2ª- Viola o prescrito nos nºs 1 e 2 do artº 62º, no nº 1 do artº 266º e no nº 3 do artº 268º, todos da CR, porque, elevado aquele prédio à dignidade de “Imóvel a Proteger”, através da sua inclusão na “ Zona de Protecção de Imóvel ou Conjunto Classificado, em vias de Classificação ou a Proteger” daquele PDM de Guimarães, ratificado pela Resolução do Conselho de Ministros Nº 101/94 de 15 de Setembro de 1994, publicada no nº 237 de 13 de Outubro de 1994 na I Série-B do Diário da República, a fundamentação daquele acto de declaração de utilidade, que se mostra publicada e referida em 9. da matéria assente, é manifestamente insuficiente, quer fáctica quer juridicamente, para justificar a eliminação física desse “Imóvel a proteger”.

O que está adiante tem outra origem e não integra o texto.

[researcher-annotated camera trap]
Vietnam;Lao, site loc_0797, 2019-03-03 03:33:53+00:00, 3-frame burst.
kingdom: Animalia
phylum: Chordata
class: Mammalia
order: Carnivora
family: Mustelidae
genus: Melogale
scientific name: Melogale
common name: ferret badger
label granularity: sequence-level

3ª- Viola o principio da proibição do excesso, previsto no nº 3 do artº 3º, no nº2 do artº 266º e na alínea f) do artº 199º, todos da CR., enquanto princípio estruturante de Estado de direito democrático, que a República Portuguesa é (artº 2º da CR), porque, destinando-se aquela parcela Nº 514, 514 S à construção de via de ligação à EN 101, o seu traçado pode ser realizado sem destruição daquele “imóvel a proteger”, nomeadamente, por outra ou outras parcelas de terreno do mesmo prédio do recorrente, denominado “ ... “,que para tanto tem área suficiente e isso sem encargos superiores àqueles, que resultam da expropriação da dita parcela de terreno”.
Os recorridos contra-alegaram, tendo o recorrido Secretário de Estado concluído do seguinte modo:
“1. A fundamentação nos actos administrativos assume-se como conceito de natureza relativa, dependendo do tipo e da natureza do acto a que se refere.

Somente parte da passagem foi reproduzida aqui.